Er ist wesentlicher Bestandteil für das Label, in jeder Hinsicht. Wo er nur kann, unterstützt er uns, sei es, indem er Bands mit auf Tour nimmt, Bands durch seine Social Media Kanäle fördert oder als A&R für uns tätig ist. Ich bin ihm unendlich dankbar dafür.
Trotzdem hoffe ich, dass wir mit den letzten Veröffentlichungen von Against Me, Skinny Lister oder To kill a King über diesen „Xtra Mile? Frank Turners Label, oder?“ raus sind und als eigenständiges Label wahrgenommen werden.

Ich glaube Frank ist auch verantwortlich für einige Platten die bei Euch rausgekommen sind. Zum Beispiel fand sich ein Song von Retrospective Soundtrack Players erst auf der B-Seite von Frank Turners Try this at home 7“ und später habt Ihr das Album rausgebracht.
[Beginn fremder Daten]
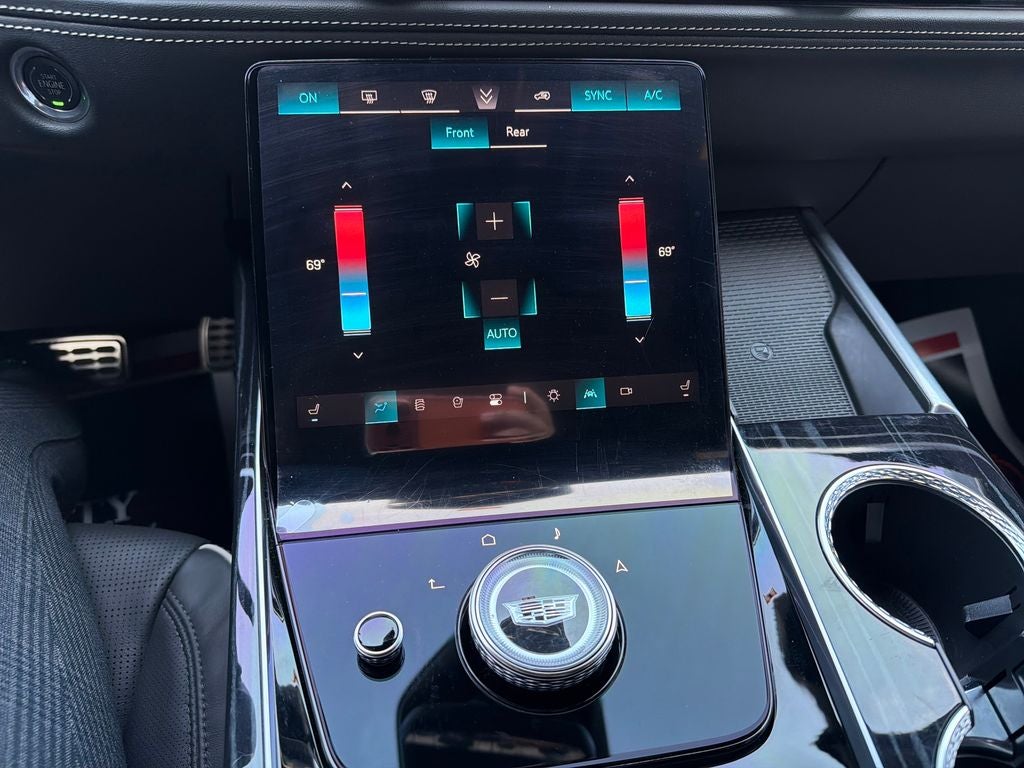 2025 Cadillac Escalade Sport
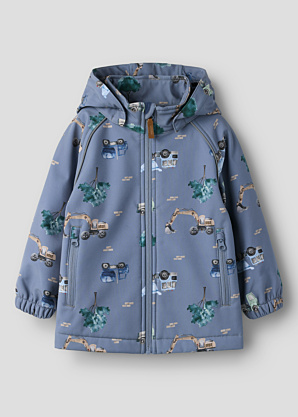 Name It Mini Outerwear pavasario-rudens sportinė striukė Alfa08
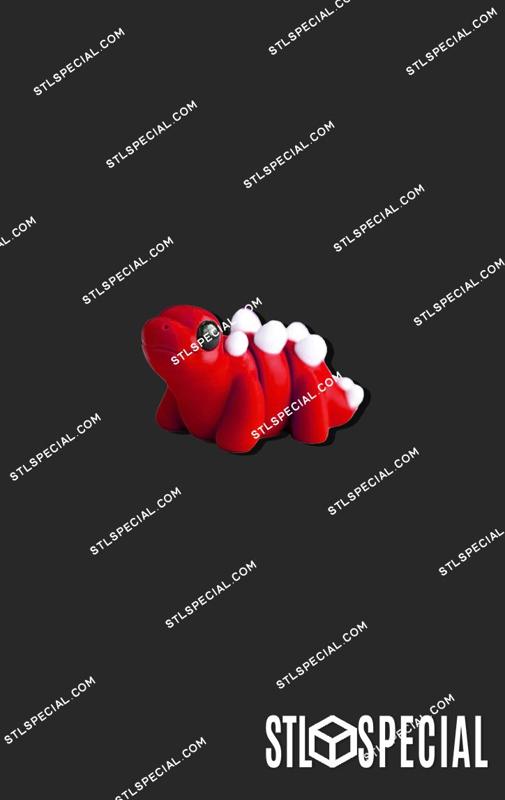 Flexi Mini Animals STL Special and 3MF Pack – 99 Models.stl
Teilt Frank seine Einschätzungen mit Euch und gibt Empfehlungen?

Auf jeden Fall macht er das.

War das einfach ein Zufallstreffer Retrospective Soundtrack Players unter Vertrag zu nehmen. Ich hatte davor noch nie von ihnen gehört. Du?

Nein, ich hätte sie nie kennengelernt, wenn Frank sie mir nicht vorgespielt hätte.

In Deutschland arbeitet Ihr mit Indigo als Vertrieb. Wie kommuniziert Ihr mit ihnen, da Ihr hier kein eigenes Büro habt. Und wie ist der Kontakt entstanden?

Wir haben einen Label Service Deal mit einer Firma namens Kartel und die finden für uns immer den besten Kanal, wie wir unsere Veröffentlichungen in Europa verteilen können. Die Kommunikation erfolgt dann meistens nur über Kartel, sobald ein Plan steht.

Was ist das genau für ein Service Deal, was kann ich mir darunter vorstellen?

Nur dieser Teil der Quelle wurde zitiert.